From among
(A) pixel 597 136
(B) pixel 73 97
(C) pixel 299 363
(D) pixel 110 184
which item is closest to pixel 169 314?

(DESCRIPTION OF THE TASK) Rewrite the items above, replacing "pixel" with "point" wherever it appears and keeping everything else the same.

(SOLUTION BELOW)
From among
(A) point 597 136
(B) point 73 97
(C) point 299 363
(D) point 110 184
which item is closest to point 169 314?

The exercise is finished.